Every year here in Boston, there is a Baltic Film Festival, which I enjoy very much. With that comes an acquaintance with a new movie. This year’s movie was “Kalev”, an Estonian film on basketball, directed by Ove Musting. The film is set in the early 1990s, and it shows how a coach leads his team to win the Soviet Union basketball championship just as Estonia gained independence from the Soviet Union. The Soviet Union’s basketball championship was the team’s only hope.
Every other summer, my family and I travel to Estonia to visit our family there, and by chance they happen to live close to some of the buildings that were used in the movie. Most of the buildings used are old and looked very much like they did in the 1990s, which helped portray the time period accurately.
About a month before the Boston Baltic Film Festival, my Estonian school teacher asked my classmate, Enrik, and I whether we would like to participate in the festival by handling the introduction of the movie and the Q & A session with the director. We decided that Enrik would do the introduction, and I would ask Ove a couple of questions. I came up with my questions from watching a previous interview he did and leaning on my knowledge of basketball.
I asked him about how he came up with the idea for the movie, and also how he felt when the real Estonian National team Kalev won the championship. He explained that it was a crucial part in Estonia’s national independence, so he wanted to commemorate it in film. When they won the championship, he and all of Estonia felt free and alive. I also asked him if the actors knew how to play basketball, and he explained that most of them had never played in their lives. So, it was useful that some basketball players came and helped the actors prepare for their roles.

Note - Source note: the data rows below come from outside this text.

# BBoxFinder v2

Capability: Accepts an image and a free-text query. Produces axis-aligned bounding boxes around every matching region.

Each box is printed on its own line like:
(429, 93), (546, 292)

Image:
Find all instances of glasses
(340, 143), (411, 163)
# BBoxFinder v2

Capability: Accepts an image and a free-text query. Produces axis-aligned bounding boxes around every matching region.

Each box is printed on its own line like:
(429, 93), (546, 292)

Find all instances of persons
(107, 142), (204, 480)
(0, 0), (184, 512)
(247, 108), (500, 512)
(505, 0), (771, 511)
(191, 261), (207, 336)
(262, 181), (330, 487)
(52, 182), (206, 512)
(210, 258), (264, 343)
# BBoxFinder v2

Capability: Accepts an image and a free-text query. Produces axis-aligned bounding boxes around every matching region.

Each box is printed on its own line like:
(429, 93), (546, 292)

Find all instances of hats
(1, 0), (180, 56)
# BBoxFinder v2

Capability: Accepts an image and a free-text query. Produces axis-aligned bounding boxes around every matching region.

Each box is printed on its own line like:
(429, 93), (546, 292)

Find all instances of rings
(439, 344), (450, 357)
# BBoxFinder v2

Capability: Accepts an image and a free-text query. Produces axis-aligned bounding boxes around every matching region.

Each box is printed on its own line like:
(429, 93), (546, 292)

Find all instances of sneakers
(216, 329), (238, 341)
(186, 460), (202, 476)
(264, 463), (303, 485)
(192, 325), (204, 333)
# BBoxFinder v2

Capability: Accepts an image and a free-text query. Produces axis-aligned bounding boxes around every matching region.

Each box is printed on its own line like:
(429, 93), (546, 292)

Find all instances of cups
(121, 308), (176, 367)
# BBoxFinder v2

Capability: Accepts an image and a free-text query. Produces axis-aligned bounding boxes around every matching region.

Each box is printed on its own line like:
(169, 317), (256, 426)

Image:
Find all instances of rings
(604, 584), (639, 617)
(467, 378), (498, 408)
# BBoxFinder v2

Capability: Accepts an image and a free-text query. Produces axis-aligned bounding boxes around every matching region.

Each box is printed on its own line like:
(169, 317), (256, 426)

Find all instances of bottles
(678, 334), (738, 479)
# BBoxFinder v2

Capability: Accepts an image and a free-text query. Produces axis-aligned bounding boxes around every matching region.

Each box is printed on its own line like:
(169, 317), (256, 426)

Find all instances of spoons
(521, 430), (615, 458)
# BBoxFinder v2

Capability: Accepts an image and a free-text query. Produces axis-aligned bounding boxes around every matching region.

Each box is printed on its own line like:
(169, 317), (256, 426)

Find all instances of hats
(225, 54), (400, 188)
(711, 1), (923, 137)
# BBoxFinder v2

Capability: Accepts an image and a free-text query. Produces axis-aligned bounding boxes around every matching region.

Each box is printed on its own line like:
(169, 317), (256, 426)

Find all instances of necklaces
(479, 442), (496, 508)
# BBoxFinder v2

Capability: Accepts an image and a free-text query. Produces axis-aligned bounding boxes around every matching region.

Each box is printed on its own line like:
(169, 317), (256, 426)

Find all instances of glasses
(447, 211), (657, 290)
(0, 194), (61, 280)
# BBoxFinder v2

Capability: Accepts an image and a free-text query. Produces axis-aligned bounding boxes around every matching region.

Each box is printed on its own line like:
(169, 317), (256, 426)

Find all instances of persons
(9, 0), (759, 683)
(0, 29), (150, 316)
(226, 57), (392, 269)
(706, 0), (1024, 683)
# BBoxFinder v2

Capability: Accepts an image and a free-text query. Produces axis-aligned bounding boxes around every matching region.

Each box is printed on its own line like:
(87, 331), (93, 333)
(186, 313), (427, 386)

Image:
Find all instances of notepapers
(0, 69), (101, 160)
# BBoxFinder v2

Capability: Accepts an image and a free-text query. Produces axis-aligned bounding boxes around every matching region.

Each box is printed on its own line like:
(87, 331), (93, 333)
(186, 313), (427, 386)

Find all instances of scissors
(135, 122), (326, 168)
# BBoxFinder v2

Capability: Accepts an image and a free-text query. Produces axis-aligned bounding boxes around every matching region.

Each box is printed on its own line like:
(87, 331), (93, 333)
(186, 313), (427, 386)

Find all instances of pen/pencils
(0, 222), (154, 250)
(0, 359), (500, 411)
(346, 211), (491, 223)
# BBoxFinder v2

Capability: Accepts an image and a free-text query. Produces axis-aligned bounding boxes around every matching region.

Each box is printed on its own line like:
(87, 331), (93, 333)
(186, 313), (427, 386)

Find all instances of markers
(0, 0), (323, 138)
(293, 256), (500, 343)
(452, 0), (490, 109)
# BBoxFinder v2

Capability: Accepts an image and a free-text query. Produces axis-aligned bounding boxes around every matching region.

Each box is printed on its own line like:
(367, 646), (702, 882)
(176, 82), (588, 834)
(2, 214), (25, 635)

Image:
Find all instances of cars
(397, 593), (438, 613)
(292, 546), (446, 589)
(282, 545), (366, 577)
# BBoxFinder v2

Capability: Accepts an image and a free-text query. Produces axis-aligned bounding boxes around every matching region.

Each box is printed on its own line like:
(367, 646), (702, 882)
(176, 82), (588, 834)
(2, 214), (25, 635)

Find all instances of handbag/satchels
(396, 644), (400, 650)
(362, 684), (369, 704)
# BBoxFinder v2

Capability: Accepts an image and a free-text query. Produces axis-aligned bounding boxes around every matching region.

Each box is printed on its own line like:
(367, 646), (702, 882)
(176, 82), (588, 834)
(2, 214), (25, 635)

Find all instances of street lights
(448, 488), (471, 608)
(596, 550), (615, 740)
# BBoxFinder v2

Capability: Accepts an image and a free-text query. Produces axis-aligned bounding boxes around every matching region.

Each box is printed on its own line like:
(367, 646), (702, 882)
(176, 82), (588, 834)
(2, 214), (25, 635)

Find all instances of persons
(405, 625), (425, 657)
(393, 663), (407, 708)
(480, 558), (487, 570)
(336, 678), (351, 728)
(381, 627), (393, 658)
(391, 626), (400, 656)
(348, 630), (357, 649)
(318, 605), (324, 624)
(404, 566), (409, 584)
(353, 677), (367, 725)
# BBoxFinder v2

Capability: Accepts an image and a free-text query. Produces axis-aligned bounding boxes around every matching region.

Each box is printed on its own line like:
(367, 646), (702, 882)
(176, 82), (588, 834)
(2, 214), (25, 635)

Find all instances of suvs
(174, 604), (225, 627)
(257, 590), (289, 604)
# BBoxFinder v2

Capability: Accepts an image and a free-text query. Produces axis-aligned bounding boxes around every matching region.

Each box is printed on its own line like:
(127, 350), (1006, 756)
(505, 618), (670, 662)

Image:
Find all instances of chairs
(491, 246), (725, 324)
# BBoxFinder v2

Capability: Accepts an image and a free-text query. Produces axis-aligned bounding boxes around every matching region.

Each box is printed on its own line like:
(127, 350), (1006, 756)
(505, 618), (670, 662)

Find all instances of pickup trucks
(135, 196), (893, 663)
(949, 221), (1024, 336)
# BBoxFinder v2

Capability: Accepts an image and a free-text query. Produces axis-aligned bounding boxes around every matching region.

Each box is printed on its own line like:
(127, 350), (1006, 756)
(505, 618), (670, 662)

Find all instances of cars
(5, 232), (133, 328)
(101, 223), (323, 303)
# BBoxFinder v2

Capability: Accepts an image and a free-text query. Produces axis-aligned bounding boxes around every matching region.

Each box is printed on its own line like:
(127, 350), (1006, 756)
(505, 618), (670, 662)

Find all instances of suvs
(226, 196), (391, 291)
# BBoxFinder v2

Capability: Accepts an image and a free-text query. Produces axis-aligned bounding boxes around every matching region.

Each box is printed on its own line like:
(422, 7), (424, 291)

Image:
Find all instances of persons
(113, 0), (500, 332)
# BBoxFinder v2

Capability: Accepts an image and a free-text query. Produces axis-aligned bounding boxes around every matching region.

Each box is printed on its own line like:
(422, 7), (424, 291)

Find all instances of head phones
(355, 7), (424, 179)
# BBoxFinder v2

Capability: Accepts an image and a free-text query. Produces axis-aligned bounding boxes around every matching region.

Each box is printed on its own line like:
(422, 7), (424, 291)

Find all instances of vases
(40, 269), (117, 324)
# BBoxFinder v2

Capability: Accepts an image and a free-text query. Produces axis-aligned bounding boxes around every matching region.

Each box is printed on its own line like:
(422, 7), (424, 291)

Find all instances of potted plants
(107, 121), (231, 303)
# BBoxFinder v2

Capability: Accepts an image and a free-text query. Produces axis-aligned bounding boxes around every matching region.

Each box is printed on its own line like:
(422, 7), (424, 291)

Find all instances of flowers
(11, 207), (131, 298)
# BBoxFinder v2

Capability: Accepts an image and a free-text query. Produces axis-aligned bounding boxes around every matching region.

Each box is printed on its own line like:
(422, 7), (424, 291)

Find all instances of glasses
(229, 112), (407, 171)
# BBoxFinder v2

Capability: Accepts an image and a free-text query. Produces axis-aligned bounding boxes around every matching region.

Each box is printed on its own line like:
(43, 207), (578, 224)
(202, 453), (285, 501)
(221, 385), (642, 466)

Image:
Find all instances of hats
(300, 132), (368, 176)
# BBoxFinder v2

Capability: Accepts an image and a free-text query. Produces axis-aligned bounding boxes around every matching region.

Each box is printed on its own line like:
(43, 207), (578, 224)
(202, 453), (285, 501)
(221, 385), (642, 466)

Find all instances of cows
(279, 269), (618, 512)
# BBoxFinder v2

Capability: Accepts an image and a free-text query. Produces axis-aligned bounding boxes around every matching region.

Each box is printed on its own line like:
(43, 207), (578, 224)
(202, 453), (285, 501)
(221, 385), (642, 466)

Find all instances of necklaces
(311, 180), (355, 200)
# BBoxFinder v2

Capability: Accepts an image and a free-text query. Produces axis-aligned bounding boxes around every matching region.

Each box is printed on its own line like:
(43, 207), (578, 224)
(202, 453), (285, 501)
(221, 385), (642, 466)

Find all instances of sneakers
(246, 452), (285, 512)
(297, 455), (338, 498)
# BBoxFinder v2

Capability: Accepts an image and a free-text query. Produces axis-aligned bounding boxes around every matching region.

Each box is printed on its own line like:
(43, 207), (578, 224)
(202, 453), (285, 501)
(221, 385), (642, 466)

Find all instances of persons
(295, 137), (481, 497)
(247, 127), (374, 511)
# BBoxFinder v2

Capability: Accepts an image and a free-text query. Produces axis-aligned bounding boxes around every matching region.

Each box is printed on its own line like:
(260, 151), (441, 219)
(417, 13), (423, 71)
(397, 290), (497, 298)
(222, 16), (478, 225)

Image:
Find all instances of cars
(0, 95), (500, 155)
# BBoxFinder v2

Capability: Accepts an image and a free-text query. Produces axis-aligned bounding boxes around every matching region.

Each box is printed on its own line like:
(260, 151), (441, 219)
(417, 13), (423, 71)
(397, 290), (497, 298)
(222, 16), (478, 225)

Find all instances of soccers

After I asked my questions, we took a photo with him, and he surprised us with a basketball that was used in the movie. His production team tried to find the basketballs from the 1990s to make the movie feel more authentic. Though they couldn’t find any that were authentic from that time, they used old Spalding basketballs which looked similar to the originals. All-in-all, the movie showed the steps the team took to make their way to the championship and eventually win it for Estonia’s independence.
As a 14-year-old, I enjoyed learning about the perseverance of Estonians to regain freedom and independence. And as a basketball player, I enjoyed learning how teamwork works on and off the court.